Getting to know the tree sequence object

Let’s first simulate the ancestry of 5 samples. The call to msprime.sim_ancestry will return a so-called tree sequence, which we will call ts.

ts = msprime.sim_ancestry(samples=5, ploidy=1, random_seed=123456)

By default, msprime assumes a ploidy of 2, which is why we have to manually pass the ploidy parameter to emulate haploid simulations. In addition, by setting the random_seed, we make sure simulation output can be reproduced. Let’s print the output object:

ts

Tree Sequence
Trees	1
Sequence Length	1
Time Units	generations
Sample Nodes	5
Total Size	2.0 KiB
Metadata	No Metadata

Table	Rows	Size	Has Metadata
Edges	8	264 Bytes
Individuals	5	164 Bytes
Migrations	0	8 Bytes
Mutations	0	16 Bytes
Nodes	9	260 Bytes
Populations	1	224 Bytes	✅
Provenances	1	1008 Bytes
Sites	0	16 Bytes

Provenance Timestamp	Software Name	Version	Command	Full record
18 September, 2025 at 10:18:25 PM	msprime	1.3.4	sim_ancestry	Details dict schema_version: 1.0.0 software: dict name: msprime version: 1.3.4 parameters: dict command: sim_ancestry samples: 5 demography: None sequence_length: None discrete_genome: None recombination_rate: None gene_conversion_rate: None gene_conversion_tract_length: None population_size: None ploidy: 1 model: None initial_state: None start_time: None end_time: None record_migrations: None record_full_arg: None additional_nodes: None coalescing_segments_only: None num_labels: None random_seed: 123456 replicate_index: 0 environment: dict os: dict system: Linux node: runnervmf4ws1 release: 6.11.0-1018-azure version: #18~24.04.1-Ubuntu SMP Sat Jun 28 04:46:03 UTC 2025 machine: x86_64 python: dict implementation: CPython version: 3.11.9 libraries: dict kastore: dict version: 2.1.1 tskit: dict version: 0.6.4 gsl: dict version: 2.7

The ts object is an instance of the Tree Sequence class (you can also click on the link in the representation to access the help pages). If this sounds unfamiliar, think of a class as a definition (“recipe”) of a data structure that holds data, together with attributes that access the data and functions that process the data. A class is an abstract definition, so to make use of it we need to be populate it with data (instantiation). An object is therefore an actual concrete realization (instance) of a given class, like the ts object above. Looking closer at ts will hopefully make things clearer.
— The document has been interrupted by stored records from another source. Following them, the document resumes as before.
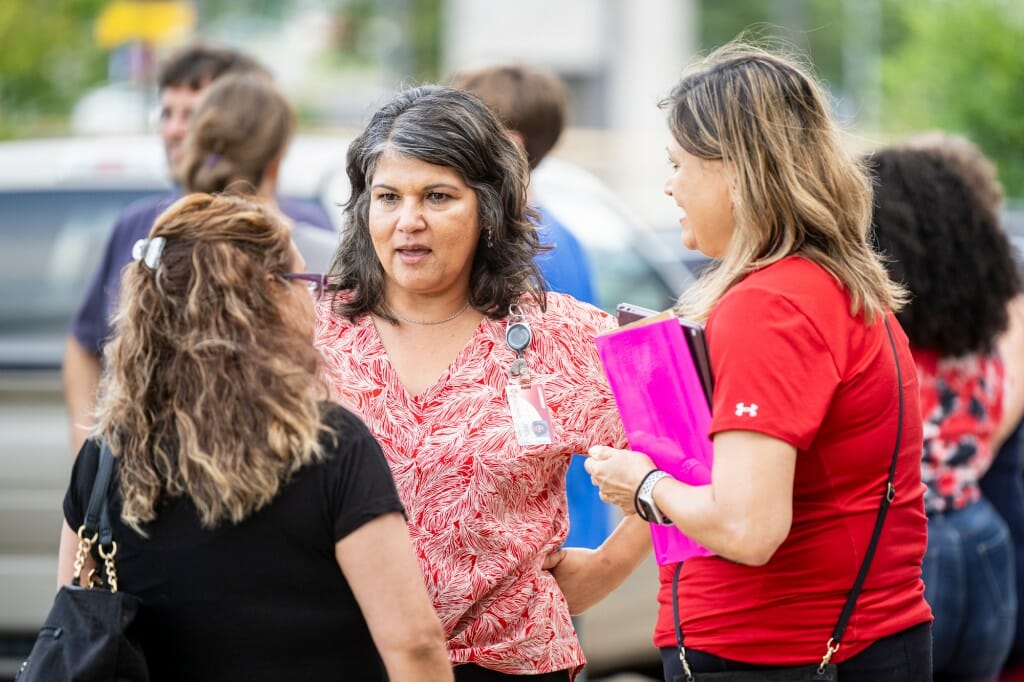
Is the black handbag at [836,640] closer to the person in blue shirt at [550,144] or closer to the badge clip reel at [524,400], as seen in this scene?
the badge clip reel at [524,400]

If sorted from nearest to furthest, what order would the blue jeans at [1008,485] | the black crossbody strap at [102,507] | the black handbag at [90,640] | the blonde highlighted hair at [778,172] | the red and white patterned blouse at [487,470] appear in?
the black handbag at [90,640] < the black crossbody strap at [102,507] < the blonde highlighted hair at [778,172] < the red and white patterned blouse at [487,470] < the blue jeans at [1008,485]

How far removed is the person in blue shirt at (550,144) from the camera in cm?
366

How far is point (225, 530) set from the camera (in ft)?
7.50

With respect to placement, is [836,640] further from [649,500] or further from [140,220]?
[140,220]

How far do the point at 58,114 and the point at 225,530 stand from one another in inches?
669

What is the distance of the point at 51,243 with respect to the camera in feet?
18.6

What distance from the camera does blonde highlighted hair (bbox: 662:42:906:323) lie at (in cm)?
243

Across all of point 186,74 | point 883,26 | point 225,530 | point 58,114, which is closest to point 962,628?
point 225,530

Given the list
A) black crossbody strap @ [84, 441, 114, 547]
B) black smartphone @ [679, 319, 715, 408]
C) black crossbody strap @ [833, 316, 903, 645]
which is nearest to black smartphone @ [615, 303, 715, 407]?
black smartphone @ [679, 319, 715, 408]

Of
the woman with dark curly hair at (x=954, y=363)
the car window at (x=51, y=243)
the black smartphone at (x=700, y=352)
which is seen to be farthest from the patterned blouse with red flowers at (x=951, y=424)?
the car window at (x=51, y=243)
Briefly, ts consists of metadata, such as the Sequence Length or Time Units, and a number of tables, such as the Edges (equivalent to tree branches), Nodes, and Mutations. The metadata and table entries can be accessed with identically-named properties or functions on ts (in lowercase and where spaces have been replaced by underscores), e.g.,

print(ts.sequence_length)
print(ts.time_units)
for ind in ts.individuals():
    print(ind)

1.0
generations
Individual(id=0, flags=0, location=array([], dtype=float64), parents=array([], dtype=int32), nodes=array([0], dtype=int32), metadata=b'')
Individual(id=1, flags=0, location=array([], dtype=float64), parents=array([], dtype=int32), nodes=array([1], dtype=int32), metadata=b'')
Individual(id=2, flags=0, location=array([], dtype=float64), parents=array([], dtype=int32), nodes=array([2], dtype=int32), metadata=b'')
Individual(id=3, flags=0, location=array([], dtype=float64), parents=array([], dtype=int32), nodes=array([3], dtype=int32), metadata=b'')
Individual(id=4, flags=0, location=array([], dtype=float64), parents=array([], dtype=int32), nodes=array([4], dtype=int32), metadata=b'')

So, an individual carries an id, a unique number that identifies the individual. This is a common feature of the tskit data structures in that all objects carry a unique numeric identifier id that starts from 0. Furthermore, there are references to an individual’s parents, which is a list of integers corresponding to parent ids, and similarly for nodes, the nodes of the tree. Finally, there is additional information such as a metadata slot.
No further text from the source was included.